A worthy model for constitutional conservatives is the third marquess of Salisbury (1830–1903). As a member of Commons, he helped Conservatives sink the Liberal ministry’s 1866 bill to enfranchise British towns. Tories rose to power; made Salisbury the secretary of state for India; and, in an about-face, proposed the 1867 Reform Bill to enfranchise the towns on looser terms than Liberals had suggested months prior. Salisbury implicitly and explicitly opposed the Tories’ bill throughout the legislative process, giving up his Cabinet post rather than rewarding Tories for proposing an unprincipled bill more radical than that which they had previously defeated.*

The 1867 Reform Act ultimately passed even without the support of Lord Salisbury. Nonetheless, his opposition to what he viewed as a bad idea—despite it coming from his side of the aisle—helped pave his way to three terms as prime minister.

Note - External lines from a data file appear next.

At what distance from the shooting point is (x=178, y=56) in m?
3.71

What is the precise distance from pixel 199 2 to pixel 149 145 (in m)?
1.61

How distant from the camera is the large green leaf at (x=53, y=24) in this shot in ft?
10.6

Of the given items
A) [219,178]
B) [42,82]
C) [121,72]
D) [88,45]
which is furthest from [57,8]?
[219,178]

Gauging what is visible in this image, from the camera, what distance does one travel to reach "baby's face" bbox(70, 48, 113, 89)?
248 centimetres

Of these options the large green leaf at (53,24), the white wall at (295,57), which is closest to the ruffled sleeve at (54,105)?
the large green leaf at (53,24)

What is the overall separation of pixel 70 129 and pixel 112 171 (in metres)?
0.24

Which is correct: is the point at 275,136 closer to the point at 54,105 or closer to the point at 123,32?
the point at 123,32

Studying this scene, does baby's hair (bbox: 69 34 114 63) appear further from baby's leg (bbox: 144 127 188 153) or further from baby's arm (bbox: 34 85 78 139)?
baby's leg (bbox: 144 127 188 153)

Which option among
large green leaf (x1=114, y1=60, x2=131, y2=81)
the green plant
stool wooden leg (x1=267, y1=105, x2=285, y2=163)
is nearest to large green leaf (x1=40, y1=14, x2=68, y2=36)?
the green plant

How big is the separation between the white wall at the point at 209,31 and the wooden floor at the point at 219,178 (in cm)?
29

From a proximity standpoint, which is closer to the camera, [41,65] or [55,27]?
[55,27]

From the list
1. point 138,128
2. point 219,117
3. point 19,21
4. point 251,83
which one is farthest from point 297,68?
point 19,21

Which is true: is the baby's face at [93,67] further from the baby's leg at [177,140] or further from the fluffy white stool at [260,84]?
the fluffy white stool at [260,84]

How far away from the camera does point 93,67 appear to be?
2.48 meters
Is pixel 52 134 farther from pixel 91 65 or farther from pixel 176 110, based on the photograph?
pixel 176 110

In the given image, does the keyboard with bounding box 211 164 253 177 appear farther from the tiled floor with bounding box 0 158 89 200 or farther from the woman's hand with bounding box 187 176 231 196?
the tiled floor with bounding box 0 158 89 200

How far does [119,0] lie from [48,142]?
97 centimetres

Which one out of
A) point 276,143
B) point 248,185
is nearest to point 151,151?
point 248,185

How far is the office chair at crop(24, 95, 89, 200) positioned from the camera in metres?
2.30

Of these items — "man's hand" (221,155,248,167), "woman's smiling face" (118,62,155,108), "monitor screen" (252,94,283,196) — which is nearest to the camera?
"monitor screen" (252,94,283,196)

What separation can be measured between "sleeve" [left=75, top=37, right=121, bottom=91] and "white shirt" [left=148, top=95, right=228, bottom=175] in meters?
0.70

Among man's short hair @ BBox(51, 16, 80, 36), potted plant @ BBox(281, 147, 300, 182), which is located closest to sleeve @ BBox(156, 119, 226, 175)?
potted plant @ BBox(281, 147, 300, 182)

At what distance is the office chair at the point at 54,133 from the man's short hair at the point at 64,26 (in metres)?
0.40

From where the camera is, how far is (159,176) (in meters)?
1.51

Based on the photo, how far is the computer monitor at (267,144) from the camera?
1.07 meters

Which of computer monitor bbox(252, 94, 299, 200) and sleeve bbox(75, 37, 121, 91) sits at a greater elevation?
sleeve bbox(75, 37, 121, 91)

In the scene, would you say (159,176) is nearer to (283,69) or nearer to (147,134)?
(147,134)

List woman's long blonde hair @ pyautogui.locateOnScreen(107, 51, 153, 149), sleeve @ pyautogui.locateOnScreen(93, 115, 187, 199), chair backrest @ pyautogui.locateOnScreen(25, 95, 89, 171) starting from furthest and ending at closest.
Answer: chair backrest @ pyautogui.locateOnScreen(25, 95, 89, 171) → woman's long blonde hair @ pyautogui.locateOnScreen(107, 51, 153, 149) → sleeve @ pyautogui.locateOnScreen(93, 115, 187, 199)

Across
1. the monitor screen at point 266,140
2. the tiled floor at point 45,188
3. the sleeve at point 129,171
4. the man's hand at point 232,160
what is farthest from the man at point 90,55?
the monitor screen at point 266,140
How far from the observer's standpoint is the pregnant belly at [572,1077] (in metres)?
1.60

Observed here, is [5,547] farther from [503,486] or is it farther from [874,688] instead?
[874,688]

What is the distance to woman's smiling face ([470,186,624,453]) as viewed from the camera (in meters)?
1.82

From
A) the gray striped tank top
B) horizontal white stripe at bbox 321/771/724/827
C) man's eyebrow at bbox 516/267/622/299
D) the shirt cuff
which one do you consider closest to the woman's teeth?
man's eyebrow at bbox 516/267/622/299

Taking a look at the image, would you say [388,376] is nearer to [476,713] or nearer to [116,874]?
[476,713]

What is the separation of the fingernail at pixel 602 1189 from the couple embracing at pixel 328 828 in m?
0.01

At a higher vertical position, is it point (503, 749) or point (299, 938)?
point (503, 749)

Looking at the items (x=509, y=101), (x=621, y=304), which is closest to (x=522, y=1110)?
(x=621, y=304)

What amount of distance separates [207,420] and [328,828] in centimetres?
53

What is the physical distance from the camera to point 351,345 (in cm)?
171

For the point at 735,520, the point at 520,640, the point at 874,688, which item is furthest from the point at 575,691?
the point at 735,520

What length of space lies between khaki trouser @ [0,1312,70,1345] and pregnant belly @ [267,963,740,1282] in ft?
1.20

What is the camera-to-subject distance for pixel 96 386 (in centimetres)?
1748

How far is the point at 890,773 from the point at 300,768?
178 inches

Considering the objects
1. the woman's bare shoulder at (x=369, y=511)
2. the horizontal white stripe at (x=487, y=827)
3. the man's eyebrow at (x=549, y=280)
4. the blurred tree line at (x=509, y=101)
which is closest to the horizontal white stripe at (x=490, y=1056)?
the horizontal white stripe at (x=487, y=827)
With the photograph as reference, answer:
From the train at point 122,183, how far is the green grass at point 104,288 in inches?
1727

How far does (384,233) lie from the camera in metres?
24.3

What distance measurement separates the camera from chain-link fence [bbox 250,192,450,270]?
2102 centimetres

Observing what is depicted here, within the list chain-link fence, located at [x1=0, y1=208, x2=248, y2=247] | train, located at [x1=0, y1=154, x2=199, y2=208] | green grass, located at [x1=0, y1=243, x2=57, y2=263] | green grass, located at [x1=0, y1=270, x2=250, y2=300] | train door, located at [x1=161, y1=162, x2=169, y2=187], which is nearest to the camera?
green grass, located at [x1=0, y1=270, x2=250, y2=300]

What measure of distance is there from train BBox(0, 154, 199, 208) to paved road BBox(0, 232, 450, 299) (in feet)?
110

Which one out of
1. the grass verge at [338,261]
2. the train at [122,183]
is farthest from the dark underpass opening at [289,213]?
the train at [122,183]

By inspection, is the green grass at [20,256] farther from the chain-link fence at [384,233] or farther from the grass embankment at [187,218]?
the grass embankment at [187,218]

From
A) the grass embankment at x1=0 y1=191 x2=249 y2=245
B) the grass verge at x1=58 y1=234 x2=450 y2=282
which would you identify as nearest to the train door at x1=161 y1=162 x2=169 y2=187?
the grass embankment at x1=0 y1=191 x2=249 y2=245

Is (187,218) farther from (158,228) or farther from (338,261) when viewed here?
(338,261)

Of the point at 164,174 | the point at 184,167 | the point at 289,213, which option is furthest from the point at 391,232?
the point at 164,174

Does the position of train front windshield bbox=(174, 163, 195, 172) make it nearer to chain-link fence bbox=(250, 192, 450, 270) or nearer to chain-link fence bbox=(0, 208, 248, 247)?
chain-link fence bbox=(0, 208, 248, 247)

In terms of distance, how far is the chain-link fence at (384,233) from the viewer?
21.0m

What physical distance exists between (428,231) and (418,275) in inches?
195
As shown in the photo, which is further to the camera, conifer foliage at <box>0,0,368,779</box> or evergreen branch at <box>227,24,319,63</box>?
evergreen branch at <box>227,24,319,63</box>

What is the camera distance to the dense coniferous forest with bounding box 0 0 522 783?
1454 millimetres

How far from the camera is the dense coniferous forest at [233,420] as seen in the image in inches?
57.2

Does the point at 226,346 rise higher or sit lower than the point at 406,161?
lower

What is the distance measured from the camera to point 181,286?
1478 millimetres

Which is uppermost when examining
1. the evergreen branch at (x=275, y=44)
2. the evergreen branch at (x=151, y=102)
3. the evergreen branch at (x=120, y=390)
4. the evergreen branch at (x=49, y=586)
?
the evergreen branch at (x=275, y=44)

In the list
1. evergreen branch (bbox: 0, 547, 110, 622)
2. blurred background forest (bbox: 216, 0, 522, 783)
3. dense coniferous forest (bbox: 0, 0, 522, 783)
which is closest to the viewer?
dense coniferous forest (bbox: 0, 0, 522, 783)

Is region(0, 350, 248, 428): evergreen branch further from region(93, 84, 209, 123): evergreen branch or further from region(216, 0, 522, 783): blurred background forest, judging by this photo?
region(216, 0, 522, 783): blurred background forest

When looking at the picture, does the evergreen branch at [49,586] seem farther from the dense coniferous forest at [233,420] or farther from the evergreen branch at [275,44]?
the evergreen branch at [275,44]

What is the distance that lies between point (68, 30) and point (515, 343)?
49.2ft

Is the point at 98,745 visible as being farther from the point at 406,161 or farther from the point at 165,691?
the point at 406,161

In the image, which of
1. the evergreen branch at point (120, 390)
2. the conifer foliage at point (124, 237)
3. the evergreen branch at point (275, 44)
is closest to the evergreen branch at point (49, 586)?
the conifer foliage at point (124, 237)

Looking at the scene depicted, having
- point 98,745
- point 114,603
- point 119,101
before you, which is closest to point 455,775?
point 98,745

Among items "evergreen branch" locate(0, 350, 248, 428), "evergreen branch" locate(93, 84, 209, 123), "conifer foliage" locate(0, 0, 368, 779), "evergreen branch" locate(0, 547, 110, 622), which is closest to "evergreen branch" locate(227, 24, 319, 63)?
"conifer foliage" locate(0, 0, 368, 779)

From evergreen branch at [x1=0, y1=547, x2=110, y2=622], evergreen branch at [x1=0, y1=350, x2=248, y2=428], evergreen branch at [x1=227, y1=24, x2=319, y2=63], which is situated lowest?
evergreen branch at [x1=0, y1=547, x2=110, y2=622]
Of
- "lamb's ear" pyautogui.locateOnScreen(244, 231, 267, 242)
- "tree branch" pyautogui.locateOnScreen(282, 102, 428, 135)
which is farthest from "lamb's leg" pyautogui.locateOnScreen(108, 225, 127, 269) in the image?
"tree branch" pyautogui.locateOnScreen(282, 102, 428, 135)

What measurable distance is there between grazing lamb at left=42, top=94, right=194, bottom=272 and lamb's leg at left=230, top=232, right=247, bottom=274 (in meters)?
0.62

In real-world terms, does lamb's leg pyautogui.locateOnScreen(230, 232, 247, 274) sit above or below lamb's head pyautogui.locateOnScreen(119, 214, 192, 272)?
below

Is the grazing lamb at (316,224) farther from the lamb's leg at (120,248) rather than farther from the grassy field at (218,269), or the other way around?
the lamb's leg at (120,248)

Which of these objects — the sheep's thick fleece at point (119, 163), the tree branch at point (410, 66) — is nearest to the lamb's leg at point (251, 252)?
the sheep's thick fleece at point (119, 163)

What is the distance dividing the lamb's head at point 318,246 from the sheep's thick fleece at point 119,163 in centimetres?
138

Trump has become not only a repository for wrongheaded ideas but a skeptic of the constitutional order that made America “the longest enduring society of free men governing themselves without benefit of kings or dictators.” So, just as Salisbury fled the Conservative ministry when it duplicitously adopted Liberal ideas that he deemed abhorrent, constitutional conservatives should disassociate from Trump and recruit someone of good character who can credibly swear the oath to “preserve, protect, and defend the Constitution of the United States.”

* This paragraph comes almost word-for-word from an essay I wrote for my historiography class. My primary reference as I composed this text was Andrew Roberts’ Salisbury: Victorian Titan.